To date, distributors have met the challenge as product needs for onsite dining programs that remain active are being accommodated with adjusted delivery schedules that reflect reduced volume needs, along with more emphasis on meal components that require less prep work at the unit level and on single-use, disposable servingware.
“Suppliers are being a little more judicious as to how product is being allocated out, but I haven’t heard about any particular supply issues” observes Phil Harty, senior vice president of operations in New England for Sodexo’s Higher Education unit.
One product area that experienced initial disruption was cleaning and sanitizing chemicals, but even these have mostly been rectified, Harty says. “There was an original run,” he notes, “but I know vendors now have plenty of stock.”
Currently, with education accounts ramping down significantly, supplies of these critical products are being prioritized for healthcare venues, he adds. “We want to be sure hospital and senior living get first priority to access them, but I really haven’t heard of a supply issue outside of the precautions that are being taken to ensure supply to those areas.”
Indeed, to ensure a steady supply of cleaning/sanitizing products, some rather out-of-the-box suppliers have jumped into the market.
In other areas, some produce items that are especially dependent on foreign sources might start seeing shortages, perhaps boosting local farmers, as over half of the fruit and about a third of the vegetables consumed in the U.S. come from other countries despite the growing prevalence of farmer’s markets and local sourcing/farm-to-table initiatives.
The shuttering of so many commercial and institutional accounts has also left some distributors with excess perishable product and few outlets.

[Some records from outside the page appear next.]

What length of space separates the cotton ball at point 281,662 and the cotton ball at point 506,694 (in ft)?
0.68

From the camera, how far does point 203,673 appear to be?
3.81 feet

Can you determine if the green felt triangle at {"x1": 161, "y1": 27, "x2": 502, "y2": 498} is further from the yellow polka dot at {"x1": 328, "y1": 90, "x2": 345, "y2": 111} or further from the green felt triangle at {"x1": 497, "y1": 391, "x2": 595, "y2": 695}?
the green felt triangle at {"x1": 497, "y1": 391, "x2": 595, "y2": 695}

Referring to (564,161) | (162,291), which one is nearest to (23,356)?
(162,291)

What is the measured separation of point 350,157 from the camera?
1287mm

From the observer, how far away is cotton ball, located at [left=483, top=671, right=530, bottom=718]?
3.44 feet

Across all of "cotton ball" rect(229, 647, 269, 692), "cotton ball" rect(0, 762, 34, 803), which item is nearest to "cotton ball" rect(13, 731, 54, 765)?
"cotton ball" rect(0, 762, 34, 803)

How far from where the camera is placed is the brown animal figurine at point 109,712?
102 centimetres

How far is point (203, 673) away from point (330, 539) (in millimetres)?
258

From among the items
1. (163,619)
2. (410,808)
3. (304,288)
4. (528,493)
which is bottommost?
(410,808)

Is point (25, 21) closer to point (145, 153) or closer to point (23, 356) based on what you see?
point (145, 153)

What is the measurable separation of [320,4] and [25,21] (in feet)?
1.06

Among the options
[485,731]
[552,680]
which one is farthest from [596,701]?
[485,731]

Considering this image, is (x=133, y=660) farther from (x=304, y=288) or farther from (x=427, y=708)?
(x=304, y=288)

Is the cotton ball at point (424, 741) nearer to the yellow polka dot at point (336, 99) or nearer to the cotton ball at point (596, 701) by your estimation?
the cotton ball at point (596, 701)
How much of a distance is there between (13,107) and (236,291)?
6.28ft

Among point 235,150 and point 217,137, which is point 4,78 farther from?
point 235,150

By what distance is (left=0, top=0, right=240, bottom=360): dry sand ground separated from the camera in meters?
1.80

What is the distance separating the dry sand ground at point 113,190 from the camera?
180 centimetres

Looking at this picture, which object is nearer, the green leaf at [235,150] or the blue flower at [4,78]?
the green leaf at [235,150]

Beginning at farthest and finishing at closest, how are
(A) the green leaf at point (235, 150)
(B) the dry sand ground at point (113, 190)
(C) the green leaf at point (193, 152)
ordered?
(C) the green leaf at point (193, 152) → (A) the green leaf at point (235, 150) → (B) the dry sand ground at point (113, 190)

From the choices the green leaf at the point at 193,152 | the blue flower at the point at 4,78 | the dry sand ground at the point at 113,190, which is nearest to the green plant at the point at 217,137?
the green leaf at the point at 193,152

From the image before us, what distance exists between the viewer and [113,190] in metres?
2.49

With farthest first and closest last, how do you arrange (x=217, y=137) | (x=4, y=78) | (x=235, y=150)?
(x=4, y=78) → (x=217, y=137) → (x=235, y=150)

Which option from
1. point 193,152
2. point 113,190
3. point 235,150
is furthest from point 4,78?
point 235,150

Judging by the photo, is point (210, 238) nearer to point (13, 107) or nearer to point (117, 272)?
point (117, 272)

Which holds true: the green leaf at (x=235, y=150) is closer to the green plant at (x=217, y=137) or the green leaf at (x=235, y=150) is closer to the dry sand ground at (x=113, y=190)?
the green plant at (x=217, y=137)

Some are donating the excess to food banks and community kitchens while others are approaching customers still in business, such as hospitals.
“We’ve heard that our main produce supplier’s sales are down about 70%, making it a struggle for them, and we are now their No. 1 buyer,” notes Robin Aufdenkamp, director of nutrition services for Intermountain Healthcare in Utah. “We’re trying to figure out how to keep them operating through all of this, so we’re [doing things like] making fruit baskets to give as gifts.”
As for other products imported in quantity from countries especially affected by coronavirus, supply disruptions could be major. For example, Italy, the country most impacted by the virus other than China, exports major specialty products such as olive oil, pasta and cheeses to the U.S.
One issue yet to be worked out is the pricing formulae that are built into high-volume distribution contracts large institutions typically receive from vendors. With radically smaller volume needs, some of those arrangements may have to be adjusted.